◆ **EXPLORE THE MATERIAL**:
1. For the trip report below, decide whether each statement agrees with it: (a) The trip involved more than 1000 km of driving. (b) On the first day, breakfast was at Sangagiri. (c) The hotel rooms in Gobi were booked online. Answer yes or no for each, quoting the words of the report that settle it.
2. Rewrite the part of the trip report starting at "Route - Tambaram" and ending at "in other places.", with "Sangagiri" changed to "Sankagiri" everywhere it appears.

----- GIVEN TEXT

Thursday, October 31, 2024

A Road trip to Sathyamangalam

Trip members: Karthik and family

Trip date:  25 Oct- 27 Oct 2024

Trip Plan : Chennai - Gobi - Sathyamangalam - Hasanur - Germalam - Gobi - Chennai

Route - Tambaram - Athur - Sangagiri - Gobi - Bannari - Dimbum - Germalam - Dhondenling - Hasanur - Gobi - Thiruvannamalai - Tindivanam - Tambaram

This was a 3-day tour with quite bit of road time - 1000+ kms; primarily to explore the ghat roads in Sathyamangalam area.


Day-1

Friday morning, by 5:45 AM we started from Chennai and cruised through the highway towards Gobichettipalayam. The plan was reach Gobi mid-day; check-in, visit Kodiveri and few local popular temples. We stopped for breakfast at Vikravandi A2B around 7:45.

Overall, the route through Athur, Salem bypass and then through Chithode to Gobi was a smooth ride all through. We took a tea break near Sangagiri at Hotel Amutha Surabi - they had so many varieties of snacks and sweets that you cannot find in other places.

Reaching Gobi

I had booked rooms at Hotel Emaraald House - one of the best stays in Gobi, which also hosts a veg restaurant - Amutha Surabhi, truly a great place to have food. The rooms were not available online, I called the hotel and booked the rooms. The rooms were very spacious, super clean and truly a class apart for approx. 3k each.

----------
----- INFORMATION SHOWN

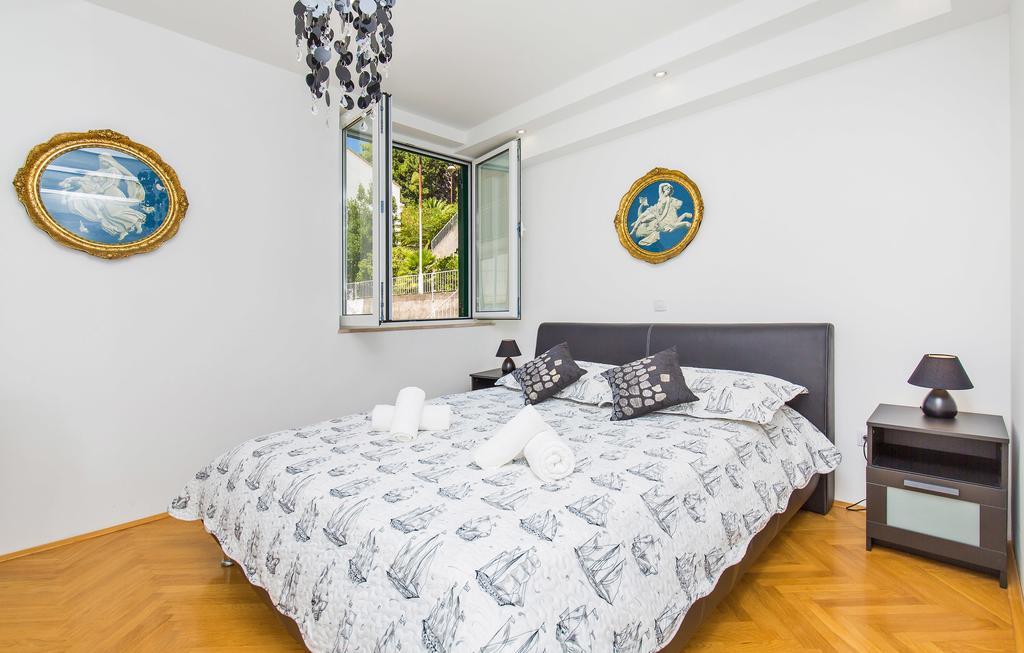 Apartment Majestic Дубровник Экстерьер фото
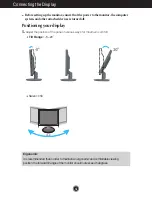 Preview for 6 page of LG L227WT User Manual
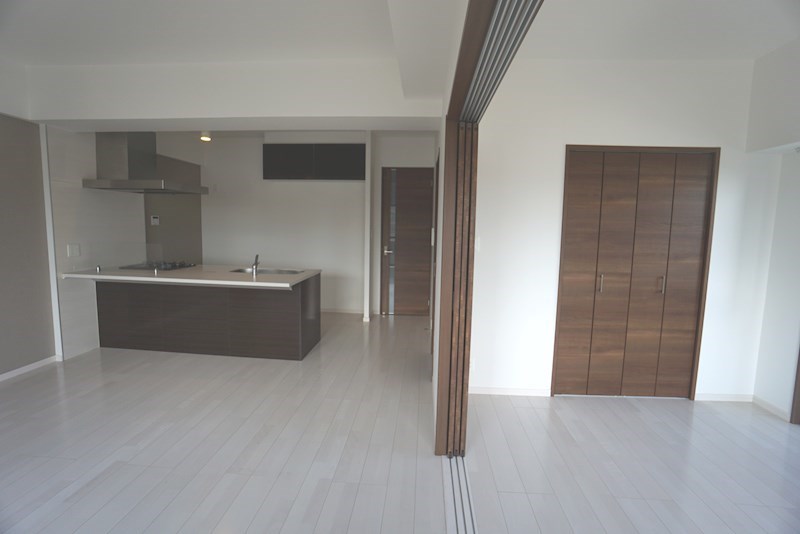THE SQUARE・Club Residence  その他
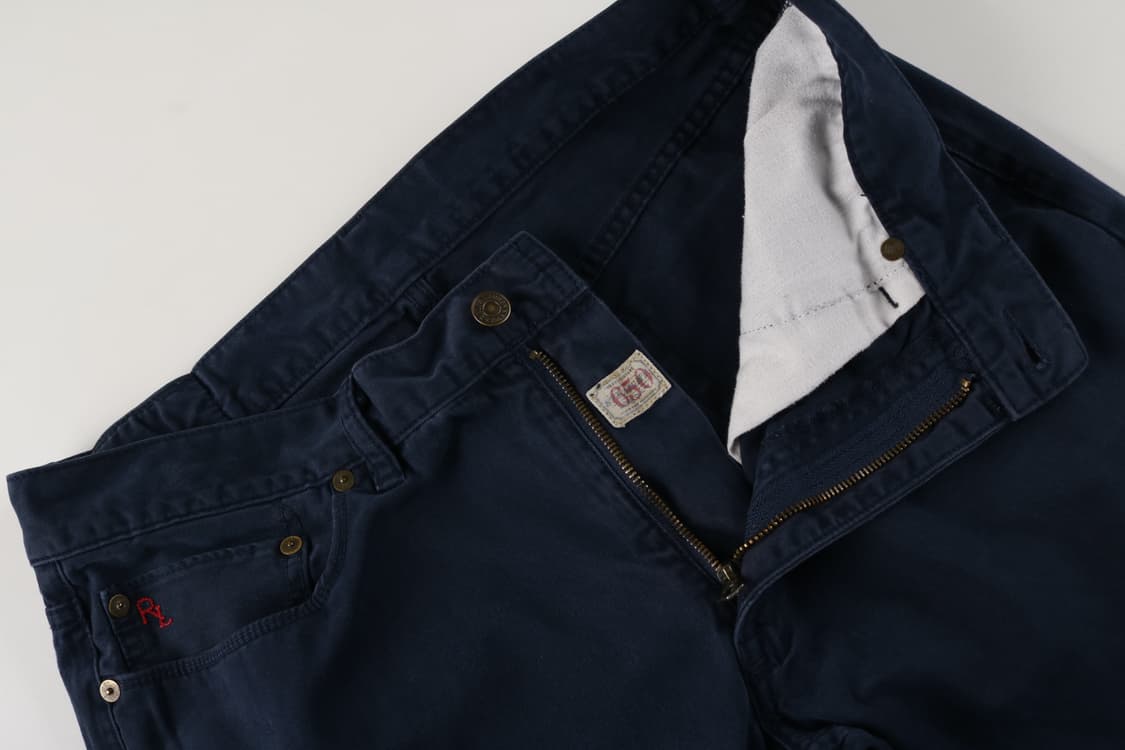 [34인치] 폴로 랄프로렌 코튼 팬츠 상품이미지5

----------

◆ **TASK SOLUTIONS**:
1.
(a) Yes: "1000+ kms"
(b) No: "We stopped for breakfast at Vikravandi A2B around 7:45."
(c) No: "The rooms were not available online, I called the hotel and booked the rooms."

2.
Route - Tambaram - Athur - Sankagiri - Gobi - Bannari - Dimbum - Germalam - Dhondenling - Hasanur - Gobi - Thiruvannamalai - Tindivanam - Tambaram

This was a 3-day tour with quite bit of road time - 1000+ kms; primarily to explore the ghat roads in Sathyamangalam area.


Day-1

Friday morning, by 5:45 AM we started from Chennai and cruised through the highway towards Gobichettipalayam. The plan was reach Gobi mid-day; check-in, visit Kodiveri and few local popular temples. We stopped for breakfast at Vikravandi A2B around 7:45.

Overall, the route through Athur, Salem bypass and then through Chithode to Gobi was a smooth ride all through. We took a tea break near Sankagiri at Hotel Amutha Surabi - they had so many varieties of snacks and sweets that you cannot find in other places.